Developers also discussed what steps they can take so that such outages do not affect their workflow in the future. One developer suggested not to rely on a single point of failure by setting two different URLs for the same remote so that a single push command will push to both.

You can do something like this, a developer suggested:

git remote set-url --add --push origin git@github.com:Foo/bar.git

git remote set-url --add --push origin git@gitlab.com:Foo/bar.git

Another developer suggested, “I highly recommend running at least a local, self-hosted git mirror at any tech company, just in these cases. Gitolite + cgit is extremely low maintenance, especially if you host them next to your other production services. Not to mention, if you get the self-hosted route you can use Gerrit, which is still miles better for code review than GitHub, Gitlab, bitbucket and co.”
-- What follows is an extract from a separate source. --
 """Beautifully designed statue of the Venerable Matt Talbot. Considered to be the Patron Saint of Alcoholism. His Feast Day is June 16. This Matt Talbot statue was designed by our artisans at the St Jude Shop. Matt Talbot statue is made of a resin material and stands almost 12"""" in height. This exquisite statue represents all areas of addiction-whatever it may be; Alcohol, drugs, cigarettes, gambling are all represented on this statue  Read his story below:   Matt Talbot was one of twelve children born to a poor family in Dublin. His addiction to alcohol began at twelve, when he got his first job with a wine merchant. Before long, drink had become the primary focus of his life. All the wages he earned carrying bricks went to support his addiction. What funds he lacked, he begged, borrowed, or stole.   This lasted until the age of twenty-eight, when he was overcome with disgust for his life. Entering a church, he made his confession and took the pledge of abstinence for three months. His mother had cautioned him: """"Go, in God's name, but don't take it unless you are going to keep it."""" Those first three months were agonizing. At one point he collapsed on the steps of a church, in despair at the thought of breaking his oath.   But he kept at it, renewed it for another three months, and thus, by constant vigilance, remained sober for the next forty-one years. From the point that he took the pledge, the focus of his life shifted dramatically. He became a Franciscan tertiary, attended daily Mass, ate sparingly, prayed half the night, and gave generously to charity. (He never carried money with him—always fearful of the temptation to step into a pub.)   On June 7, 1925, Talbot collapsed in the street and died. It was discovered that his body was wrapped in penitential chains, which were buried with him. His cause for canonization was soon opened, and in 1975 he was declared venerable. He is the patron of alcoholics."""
Others joked that this was a good opportunity to take a few hours of break and relax. “This is the perfect time to take a break. Kick back, have a coffee, contemplate your life choices. That commit can wait, that PR (i was about to merge) can wait too. It's not the end of the world,” a developer commented.
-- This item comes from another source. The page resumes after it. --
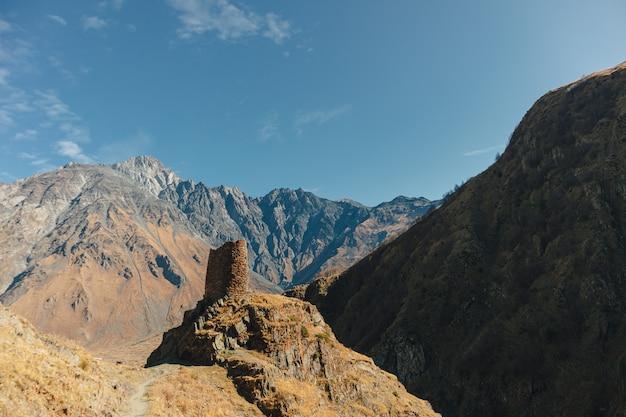 Krajobraz gergeti wierza ruiny na góry kazbek śladzie w stepansminda, kazbegi, gruzja.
Lately, we are seeing many cases of outages. Earlier this month, almost all of Apple’s iCloud services were down for some users. On July 2, Cloudflare suffered a major outage due to a massive spike in CPU utilization in the network. Last month, Google Calendar was down for nearly three hours around the world. In May, Facebook and its family of apps Whatsapp, Messenger, and Instagram faced another outage in a row. Last year, Github faced issues due to a failure in its data storage system which left the site broken for a complete day.

Several developers took to Twitter to kill their time and vent out frustration:

https://twitter.com/jameskbride/status/1153332862587944960

https://twitter.com/BobString/status/1153329356284055552

https://twitter.com/pikesley/status/1153332278774439941

https://twitter.com/francesc/status/1153336190390550528

Cloudflare RCA: Major outage was a lot more than “a regular expression went bad”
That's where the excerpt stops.